> _What is being asked_: Set out the entries as a two-column CSV with the headers entry_text and answer. Begin at the line containing "What is the camera's", stop after the line containing "67.1 metres", give one row per entry, and put each field in quotation marks with any line breaks replaced by spaces.

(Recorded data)
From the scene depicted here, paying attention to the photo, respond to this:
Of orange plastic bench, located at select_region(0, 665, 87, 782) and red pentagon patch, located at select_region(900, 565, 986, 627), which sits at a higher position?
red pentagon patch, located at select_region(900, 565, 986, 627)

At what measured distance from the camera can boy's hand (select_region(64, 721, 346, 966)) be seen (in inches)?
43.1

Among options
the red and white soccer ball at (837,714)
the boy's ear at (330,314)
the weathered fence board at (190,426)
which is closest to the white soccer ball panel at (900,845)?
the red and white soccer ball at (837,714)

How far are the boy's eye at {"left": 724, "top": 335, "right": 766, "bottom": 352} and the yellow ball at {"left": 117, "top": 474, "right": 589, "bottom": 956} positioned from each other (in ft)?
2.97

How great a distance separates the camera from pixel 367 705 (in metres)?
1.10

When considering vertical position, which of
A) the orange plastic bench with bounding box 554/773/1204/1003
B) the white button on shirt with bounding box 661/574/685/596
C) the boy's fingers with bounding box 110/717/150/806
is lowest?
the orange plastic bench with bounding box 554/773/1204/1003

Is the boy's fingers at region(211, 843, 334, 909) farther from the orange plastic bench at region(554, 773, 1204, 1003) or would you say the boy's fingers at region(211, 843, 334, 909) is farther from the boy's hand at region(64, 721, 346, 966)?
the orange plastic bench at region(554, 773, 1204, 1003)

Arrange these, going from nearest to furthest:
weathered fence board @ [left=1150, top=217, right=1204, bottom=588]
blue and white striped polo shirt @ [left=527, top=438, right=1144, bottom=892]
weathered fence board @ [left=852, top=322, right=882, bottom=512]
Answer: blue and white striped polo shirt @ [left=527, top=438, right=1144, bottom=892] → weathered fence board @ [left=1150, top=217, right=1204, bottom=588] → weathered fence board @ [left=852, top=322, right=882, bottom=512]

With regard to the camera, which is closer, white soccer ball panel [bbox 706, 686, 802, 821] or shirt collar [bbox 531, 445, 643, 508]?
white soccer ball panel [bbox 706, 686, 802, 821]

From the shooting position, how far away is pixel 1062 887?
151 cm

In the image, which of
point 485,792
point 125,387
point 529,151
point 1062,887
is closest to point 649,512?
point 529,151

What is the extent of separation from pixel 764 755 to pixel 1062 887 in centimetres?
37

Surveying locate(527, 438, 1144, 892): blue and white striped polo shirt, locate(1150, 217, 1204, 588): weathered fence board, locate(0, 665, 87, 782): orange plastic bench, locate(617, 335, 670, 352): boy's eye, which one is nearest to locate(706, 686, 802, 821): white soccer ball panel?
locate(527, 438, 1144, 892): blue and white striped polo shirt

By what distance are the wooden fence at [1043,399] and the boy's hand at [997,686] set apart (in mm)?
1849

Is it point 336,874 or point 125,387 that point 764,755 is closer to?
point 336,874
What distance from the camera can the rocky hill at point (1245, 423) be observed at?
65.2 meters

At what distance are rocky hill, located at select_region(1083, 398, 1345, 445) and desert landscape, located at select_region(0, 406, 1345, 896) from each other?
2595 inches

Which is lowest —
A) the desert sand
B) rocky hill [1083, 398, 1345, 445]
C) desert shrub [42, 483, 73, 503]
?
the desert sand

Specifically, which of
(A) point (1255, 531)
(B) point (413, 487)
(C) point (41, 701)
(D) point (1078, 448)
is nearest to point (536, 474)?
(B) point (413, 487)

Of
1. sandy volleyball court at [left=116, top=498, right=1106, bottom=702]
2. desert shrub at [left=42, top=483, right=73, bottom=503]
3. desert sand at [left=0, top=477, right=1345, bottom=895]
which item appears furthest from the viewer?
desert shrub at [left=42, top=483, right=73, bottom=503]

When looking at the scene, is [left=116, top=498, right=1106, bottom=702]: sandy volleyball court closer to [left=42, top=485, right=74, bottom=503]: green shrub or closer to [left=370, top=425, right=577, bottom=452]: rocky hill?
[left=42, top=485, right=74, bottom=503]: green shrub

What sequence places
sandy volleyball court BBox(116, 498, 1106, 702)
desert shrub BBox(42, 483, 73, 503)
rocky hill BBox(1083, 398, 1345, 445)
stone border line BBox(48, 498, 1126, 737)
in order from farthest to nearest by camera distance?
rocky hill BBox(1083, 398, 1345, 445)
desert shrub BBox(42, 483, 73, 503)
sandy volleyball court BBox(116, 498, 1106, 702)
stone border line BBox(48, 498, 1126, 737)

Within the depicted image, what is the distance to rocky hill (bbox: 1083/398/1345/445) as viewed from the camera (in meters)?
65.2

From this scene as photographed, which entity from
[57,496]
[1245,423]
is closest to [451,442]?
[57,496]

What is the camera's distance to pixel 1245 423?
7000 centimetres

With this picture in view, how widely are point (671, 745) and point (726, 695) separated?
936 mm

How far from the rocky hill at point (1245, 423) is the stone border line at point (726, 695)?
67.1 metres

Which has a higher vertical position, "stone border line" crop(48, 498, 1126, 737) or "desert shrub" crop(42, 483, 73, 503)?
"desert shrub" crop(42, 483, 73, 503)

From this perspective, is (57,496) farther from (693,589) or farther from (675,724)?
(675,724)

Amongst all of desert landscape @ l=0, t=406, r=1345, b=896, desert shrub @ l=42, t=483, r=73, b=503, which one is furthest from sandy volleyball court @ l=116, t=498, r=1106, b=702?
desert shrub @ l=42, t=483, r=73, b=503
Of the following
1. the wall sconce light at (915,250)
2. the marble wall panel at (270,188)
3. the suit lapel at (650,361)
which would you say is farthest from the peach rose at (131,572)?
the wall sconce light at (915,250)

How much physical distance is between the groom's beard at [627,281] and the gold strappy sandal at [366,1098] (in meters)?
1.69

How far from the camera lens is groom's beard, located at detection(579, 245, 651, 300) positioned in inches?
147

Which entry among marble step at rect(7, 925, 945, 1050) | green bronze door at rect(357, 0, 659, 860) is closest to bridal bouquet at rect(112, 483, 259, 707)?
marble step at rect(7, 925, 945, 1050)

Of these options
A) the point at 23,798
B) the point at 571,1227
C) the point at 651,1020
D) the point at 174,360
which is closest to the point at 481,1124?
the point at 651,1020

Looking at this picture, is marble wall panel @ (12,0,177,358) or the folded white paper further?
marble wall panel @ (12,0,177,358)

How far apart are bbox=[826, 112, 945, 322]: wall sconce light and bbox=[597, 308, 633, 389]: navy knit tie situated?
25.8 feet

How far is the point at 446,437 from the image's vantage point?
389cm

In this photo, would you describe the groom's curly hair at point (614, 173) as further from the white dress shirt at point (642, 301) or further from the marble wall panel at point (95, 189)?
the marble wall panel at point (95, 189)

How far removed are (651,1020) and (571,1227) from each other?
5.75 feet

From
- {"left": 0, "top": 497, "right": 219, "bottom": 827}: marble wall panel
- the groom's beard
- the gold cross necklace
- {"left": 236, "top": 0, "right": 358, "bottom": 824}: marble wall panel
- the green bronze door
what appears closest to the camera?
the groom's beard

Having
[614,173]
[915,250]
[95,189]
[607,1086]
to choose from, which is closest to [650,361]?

> _Solved problem_:
entry_text,answer
"What is the camera's distance to pixel 1245 423?","7000 centimetres"
"With this picture in view, how widely are point (671, 745) and point (726, 695) separated?","936 mm"
"How far from the rocky hill at point (1245, 423) is the stone border line at point (726, 695)?","67.1 metres"